> [Directions] Copy word for word everything from the line containing "Looking closely at" down to the end of the rows, including both that first line and the last line.

===== Stored data =====

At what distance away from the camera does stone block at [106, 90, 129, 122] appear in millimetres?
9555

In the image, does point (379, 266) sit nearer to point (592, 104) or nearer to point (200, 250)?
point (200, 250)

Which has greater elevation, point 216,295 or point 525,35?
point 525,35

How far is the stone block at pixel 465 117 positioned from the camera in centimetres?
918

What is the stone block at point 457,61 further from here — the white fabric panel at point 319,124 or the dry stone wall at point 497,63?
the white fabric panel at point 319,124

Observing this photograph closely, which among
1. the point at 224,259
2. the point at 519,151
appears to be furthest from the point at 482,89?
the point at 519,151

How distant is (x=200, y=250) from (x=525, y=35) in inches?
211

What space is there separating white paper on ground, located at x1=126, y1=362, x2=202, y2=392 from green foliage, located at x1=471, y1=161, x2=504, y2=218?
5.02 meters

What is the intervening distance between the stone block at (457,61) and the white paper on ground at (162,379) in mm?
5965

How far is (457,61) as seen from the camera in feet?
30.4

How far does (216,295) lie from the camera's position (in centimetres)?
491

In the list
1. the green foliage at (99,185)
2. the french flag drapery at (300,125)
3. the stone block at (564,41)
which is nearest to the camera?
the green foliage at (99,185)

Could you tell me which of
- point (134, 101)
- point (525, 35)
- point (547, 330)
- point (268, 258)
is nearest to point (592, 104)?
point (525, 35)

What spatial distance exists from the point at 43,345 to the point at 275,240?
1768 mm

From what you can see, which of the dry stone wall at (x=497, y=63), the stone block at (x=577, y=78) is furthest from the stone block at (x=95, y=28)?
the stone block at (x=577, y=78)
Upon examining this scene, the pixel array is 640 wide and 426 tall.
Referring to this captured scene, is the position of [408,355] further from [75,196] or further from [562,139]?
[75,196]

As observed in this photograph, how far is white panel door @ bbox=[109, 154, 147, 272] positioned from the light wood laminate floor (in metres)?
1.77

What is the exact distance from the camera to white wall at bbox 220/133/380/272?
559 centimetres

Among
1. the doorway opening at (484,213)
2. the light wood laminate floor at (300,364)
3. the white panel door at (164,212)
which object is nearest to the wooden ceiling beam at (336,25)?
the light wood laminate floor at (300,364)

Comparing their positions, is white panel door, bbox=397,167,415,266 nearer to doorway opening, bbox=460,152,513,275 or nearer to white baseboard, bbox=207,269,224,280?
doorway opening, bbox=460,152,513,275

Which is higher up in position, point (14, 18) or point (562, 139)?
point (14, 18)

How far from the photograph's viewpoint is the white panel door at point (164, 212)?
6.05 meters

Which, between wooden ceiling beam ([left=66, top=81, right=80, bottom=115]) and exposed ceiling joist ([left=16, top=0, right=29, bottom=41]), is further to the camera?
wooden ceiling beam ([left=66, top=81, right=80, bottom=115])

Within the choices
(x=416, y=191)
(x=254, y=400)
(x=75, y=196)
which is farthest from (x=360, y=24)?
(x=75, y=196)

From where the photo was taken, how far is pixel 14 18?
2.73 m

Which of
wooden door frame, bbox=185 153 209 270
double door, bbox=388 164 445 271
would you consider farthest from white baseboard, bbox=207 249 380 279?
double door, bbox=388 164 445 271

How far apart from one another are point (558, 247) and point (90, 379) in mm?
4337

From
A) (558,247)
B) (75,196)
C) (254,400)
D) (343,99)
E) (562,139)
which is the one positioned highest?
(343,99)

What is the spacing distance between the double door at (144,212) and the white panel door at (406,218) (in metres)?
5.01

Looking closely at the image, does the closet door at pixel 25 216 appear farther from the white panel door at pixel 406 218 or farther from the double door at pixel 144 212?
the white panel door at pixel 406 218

=====

> [The output]
Looking closely at the image, does the closet door at pixel 25 216 appear farther from the white panel door at pixel 406 218 or farther from the double door at pixel 144 212?
the white panel door at pixel 406 218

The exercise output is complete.